DATASET ENTRIES:
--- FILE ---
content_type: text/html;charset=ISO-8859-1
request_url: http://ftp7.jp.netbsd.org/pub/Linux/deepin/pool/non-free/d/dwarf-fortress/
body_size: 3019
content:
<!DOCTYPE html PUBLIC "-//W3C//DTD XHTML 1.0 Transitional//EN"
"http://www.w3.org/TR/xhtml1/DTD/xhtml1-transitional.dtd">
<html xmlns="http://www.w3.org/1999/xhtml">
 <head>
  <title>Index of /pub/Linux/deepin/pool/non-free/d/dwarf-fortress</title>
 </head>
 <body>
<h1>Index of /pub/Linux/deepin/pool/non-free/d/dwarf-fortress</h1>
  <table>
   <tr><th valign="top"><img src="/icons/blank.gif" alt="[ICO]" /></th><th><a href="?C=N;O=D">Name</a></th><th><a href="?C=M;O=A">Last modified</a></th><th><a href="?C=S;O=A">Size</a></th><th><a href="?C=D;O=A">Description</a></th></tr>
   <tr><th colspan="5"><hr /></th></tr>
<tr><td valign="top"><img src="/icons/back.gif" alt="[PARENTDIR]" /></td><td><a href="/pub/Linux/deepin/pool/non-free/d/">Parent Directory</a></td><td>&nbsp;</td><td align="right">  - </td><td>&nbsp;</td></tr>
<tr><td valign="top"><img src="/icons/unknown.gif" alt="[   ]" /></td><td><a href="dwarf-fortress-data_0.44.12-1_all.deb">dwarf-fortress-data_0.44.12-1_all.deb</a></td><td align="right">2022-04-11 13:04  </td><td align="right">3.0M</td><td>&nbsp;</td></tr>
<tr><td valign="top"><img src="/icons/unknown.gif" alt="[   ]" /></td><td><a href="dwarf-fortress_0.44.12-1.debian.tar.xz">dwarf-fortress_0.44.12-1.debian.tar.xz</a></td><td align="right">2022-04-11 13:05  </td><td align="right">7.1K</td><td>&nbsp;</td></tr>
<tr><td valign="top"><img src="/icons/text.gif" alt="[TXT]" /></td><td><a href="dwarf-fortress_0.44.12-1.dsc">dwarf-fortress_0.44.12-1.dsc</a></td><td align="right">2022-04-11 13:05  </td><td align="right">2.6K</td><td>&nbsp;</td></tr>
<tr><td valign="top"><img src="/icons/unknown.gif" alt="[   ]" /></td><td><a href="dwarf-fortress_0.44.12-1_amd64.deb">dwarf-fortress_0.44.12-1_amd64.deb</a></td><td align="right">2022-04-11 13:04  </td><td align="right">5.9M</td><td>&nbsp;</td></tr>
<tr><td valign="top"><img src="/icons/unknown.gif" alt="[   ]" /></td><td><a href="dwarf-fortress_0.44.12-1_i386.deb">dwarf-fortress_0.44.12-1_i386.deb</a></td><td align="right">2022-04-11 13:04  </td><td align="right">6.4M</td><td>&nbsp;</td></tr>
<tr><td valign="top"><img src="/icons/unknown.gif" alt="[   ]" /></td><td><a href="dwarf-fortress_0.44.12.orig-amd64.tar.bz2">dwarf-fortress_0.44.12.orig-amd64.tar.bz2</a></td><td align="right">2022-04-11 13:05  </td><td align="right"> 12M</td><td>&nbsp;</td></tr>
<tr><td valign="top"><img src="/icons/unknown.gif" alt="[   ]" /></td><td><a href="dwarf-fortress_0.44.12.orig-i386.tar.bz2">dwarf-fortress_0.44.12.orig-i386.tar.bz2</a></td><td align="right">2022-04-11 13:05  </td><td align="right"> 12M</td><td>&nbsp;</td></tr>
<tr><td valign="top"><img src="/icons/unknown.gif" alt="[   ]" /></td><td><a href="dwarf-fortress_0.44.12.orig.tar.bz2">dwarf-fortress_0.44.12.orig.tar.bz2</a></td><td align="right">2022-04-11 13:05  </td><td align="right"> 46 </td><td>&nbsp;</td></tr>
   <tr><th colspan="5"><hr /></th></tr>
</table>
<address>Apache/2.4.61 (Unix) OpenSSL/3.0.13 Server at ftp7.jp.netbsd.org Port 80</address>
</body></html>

EXERCISE PROMPT:
Please quote the data above in full, with no line missing.

YOUR RESPONSE:
--- FILE ---
content_type: text/html;charset=ISO-8859-1
request_url: http://ftp7.jp.netbsd.org/pub/Linux/deepin/pool/non-free/d/dwarf-fortress/
body_size: 3019
content:
<!DOCTYPE html PUBLIC "-//W3C//DTD XHTML 1.0 Transitional//EN"
"http://www.w3.org/TR/xhtml1/DTD/xhtml1-transitional.dtd">
<html xmlns="http://www.w3.org/1999/xhtml">
 <head>
  <title>Index of /pub/Linux/deepin/pool/non-free/d/dwarf-fortress</title>
 </head>
 <body>
<h1>Index of /pub/Linux/deepin/pool/non-free/d/dwarf-fortress</h1>
  <table>
   <tr><th valign="top"><img src="/icons/blank.gif" alt="[ICO]" /></th><th><a href="?C=N;O=D">Name</a></th><th><a href="?C=M;O=A">Last modified</a></th><th><a href="?C=S;O=A">Size</a></th><th><a href="?C=D;O=A">Description</a></th></tr>
   <tr><th colspan="5"><hr /></th></tr>
<tr><td valign="top"><img src="/icons/back.gif" alt="[PARENTDIR]" /></td><td><a href="/pub/Linux/deepin/pool/non-free/d/">Parent Directory</a></td><td>&nbsp;</td><td align="right">  - </td><td>&nbsp;</td></tr>
<tr><td valign="top"><img src="/icons/unknown.gif" alt="[   ]" /></td><td><a href="dwarf-fortress-data_0.44.12-1_all.deb">dwarf-fortress-data_0.44.12-1_all.deb</a></td><td align="right">2022-04-11 13:04  </td><td align="right">3.0M</td><td>&nbsp;</td></tr>
<tr><td valign="top"><img src="/icons/unknown.gif" alt="[   ]" /></td><td><a href="dwarf-fortress_0.44.12-1.debian.tar.xz">dwarf-fortress_0.44.12-1.debian.tar.xz</a></td><td align="right">2022-04-11 13:05  </td><td align="right">7.1K</td><td>&nbsp;</td></tr>
<tr><td valign="top"><img src="/icons/text.gif" alt="[TXT]" /></td><td><a href="dwarf-fortress_0.44.12-1.dsc">dwarf-fortress_0.44.12-1.dsc</a></td><td align="right">2022-04-11 13:05  </td><td align="right">2.6K</td><td>&nbsp;</td></tr>
<tr><td valign="top"><img src="/icons/unknown.gif" alt="[   ]" /></td><td><a href="dwarf-fortress_0.44.12-1_amd64.deb">dwarf-fortress_0.44.12-1_amd64.deb</a></td><td align="right">2022-04-11 13:04  </td><td align="right">5.9M</td><td>&nbsp;</td></tr>
<tr><td valign="top"><img src="/icons/unknown.gif" alt="[   ]" /></td><td><a href="dwarf-fortress_0.44.12-1_i386.deb">dwarf-fortress_0.44.12-1_i386.deb</a></td><td align="right">2022-04-11 13:04  </td><td align="right">6.4M</td><td>&nbsp;</td></tr>
<tr><td valign="top"><img src="/icons/unknown.gif" alt="[   ]" /></td><td><a href="dwarf-fortress_0.44.12.orig-amd64.tar.bz2">dwarf-fortress_0.44.12.orig-amd64.tar.bz2</a></td><td align="right">2022-04-11 13:05  </td><td align="right"> 12M</td><td>&nbsp;</td></tr>
<tr><td valign="top"><img src="/icons/unknown.gif" alt="[   ]" /></td><td><a href="dwarf-fortress_0.44.12.orig-i386.tar.bz2">dwarf-fortress_0.44.12.orig-i386.tar.bz2</a></td><td align="right">2022-04-11 13:05  </td><td align="right"> 12M</td><td>&nbsp;</td></tr>
<tr><td valign="top"><img src="/icons/unknown.gif" alt="[   ]" /></td><td><a href="dwarf-fortress_0.44.12.orig.tar.bz2">dwarf-fortress_0.44.12.orig.tar.bz2</a></td><td align="right">2022-04-11 13:05  </td><td align="right"> 46 </td><td>&nbsp;</td></tr>
   <tr><th colspan="5"><hr /></th></tr>
</table>
<address>Apache/2.4.61 (Unix) OpenSSL/3.0.13 Server at ftp7.jp.netbsd.org Port 80</address>
</body></html>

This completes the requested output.